Question

In a coaxial, straight cable, the central conductor and the outer conductor carry equal currents in opposite directions. Where the magnetic field will be zero?
(A). outside the cable
(B). inside the inner conductor
(C). inside the outer conductor
(D). in between the two conductors

Answer 1

Here we are using biot- savart law. And to calculate the magnetic field we are considering an ampere loop around the cable.

Complete step by step answer:
In a coaxial cable, there are two cables, one inside the other. The cable which lies inside is called the inner cable. The cable that covers the inner cable is known as outer cable. The currents through each coil, that is the inner coil and the outer coil will be in opposite directions. That is, in other words we can say that, if the current through the inner coil is along the upward direction, then the current through the outer coil will be along the downwards direction.
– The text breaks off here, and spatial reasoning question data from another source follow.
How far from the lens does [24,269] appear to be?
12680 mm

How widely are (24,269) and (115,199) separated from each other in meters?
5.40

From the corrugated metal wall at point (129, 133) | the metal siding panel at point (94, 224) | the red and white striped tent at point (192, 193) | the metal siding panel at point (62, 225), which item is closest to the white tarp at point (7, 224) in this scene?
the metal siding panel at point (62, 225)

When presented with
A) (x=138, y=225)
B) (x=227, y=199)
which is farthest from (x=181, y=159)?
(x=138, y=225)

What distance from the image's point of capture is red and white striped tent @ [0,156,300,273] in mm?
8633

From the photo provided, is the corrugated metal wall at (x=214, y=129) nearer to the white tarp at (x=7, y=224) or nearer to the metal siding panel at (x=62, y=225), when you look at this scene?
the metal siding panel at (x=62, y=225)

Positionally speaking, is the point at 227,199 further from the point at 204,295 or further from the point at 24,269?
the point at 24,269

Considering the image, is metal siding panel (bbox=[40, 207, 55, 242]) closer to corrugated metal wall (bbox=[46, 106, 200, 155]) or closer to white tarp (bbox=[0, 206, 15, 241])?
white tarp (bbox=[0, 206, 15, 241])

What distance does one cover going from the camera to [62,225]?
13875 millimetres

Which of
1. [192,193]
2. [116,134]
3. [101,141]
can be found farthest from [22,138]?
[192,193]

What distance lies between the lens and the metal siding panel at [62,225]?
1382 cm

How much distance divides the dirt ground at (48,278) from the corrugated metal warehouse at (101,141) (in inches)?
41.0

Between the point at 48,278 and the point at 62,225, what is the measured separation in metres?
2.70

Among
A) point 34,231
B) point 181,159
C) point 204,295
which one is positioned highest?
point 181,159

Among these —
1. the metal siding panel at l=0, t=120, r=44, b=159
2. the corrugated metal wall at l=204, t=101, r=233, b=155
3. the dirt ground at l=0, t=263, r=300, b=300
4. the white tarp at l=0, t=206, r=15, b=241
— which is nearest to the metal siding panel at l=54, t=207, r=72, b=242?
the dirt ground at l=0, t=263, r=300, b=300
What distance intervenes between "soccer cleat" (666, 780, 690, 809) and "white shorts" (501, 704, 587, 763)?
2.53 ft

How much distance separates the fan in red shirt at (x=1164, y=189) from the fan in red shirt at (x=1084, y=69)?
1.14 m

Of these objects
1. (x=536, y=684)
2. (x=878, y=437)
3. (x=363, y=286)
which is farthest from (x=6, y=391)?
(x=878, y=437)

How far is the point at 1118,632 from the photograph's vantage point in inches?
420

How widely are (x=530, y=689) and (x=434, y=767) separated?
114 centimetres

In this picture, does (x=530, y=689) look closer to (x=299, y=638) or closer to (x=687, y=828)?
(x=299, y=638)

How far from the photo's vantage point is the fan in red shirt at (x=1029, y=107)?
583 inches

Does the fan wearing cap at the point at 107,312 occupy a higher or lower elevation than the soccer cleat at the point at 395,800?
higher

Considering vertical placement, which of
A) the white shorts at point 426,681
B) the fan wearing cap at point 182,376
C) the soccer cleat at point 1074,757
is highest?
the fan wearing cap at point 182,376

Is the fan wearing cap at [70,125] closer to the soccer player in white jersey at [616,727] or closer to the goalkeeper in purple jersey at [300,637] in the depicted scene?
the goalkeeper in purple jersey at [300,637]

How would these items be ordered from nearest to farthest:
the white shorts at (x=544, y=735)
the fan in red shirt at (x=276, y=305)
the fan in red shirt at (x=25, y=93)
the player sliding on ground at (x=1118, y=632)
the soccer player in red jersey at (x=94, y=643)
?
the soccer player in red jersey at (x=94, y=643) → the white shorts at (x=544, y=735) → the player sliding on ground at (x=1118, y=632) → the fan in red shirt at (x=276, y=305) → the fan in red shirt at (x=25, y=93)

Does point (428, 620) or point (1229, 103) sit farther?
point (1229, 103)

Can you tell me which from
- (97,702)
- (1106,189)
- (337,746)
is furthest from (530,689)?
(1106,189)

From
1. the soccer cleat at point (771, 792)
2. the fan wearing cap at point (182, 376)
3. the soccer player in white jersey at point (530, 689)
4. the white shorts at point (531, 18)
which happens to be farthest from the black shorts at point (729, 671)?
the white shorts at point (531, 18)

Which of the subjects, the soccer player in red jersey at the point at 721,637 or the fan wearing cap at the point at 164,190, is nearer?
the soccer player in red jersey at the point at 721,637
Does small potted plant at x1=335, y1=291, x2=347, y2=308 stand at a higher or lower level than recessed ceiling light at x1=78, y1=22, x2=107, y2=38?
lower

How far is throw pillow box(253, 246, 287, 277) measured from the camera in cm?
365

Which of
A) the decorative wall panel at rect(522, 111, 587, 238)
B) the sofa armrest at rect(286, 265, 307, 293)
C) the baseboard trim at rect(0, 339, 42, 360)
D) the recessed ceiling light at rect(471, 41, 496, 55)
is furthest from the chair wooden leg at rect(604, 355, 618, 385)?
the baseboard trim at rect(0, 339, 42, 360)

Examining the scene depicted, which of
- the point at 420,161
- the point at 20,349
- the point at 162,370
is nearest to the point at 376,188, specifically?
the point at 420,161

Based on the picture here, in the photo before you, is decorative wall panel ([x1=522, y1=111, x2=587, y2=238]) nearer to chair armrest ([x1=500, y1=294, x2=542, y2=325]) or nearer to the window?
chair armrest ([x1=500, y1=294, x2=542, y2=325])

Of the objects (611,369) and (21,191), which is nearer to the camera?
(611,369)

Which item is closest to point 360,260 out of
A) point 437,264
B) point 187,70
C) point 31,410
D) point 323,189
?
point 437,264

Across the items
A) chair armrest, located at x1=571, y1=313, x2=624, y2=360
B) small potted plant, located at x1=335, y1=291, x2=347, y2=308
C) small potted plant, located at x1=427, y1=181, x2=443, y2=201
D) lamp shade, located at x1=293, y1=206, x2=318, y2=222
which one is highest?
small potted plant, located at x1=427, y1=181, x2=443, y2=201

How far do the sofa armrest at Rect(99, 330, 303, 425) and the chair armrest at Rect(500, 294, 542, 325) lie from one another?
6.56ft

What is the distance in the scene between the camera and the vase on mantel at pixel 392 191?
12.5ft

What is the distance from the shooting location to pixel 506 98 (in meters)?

Now let us consider an ampere loop around the cable. And we know that the magnetic field in an ampere loop is calculated as, $\oint {B.dl}$. And its value is calculated as the product of magnetic permeability and the current enclosed. So let us calculate the magnetic field around the loop as,
$\oint {B.dl} = {\mu _0}i$
As the cable consists of current flowing in two opposite directions, we have,
$\oint {B.dl} = {\mu _0}\left( {i - i} \right)\\\ = 0$

That means in a coaxial cable the magnetic field is zero outside the cable.

And in the other cases like, inside the inner conductor, inside the outer conductor, and in between the two conductors, the magnetic field will be a constant as the applying current is the one that passes through the inner cable only.

Thus, the correct option is (A).

Note:
When there is current flowing through two opposite directions, they flow in such a manner to nullify the other. So if one of the current is flowing upwards and one along downward, then these two nullify each other.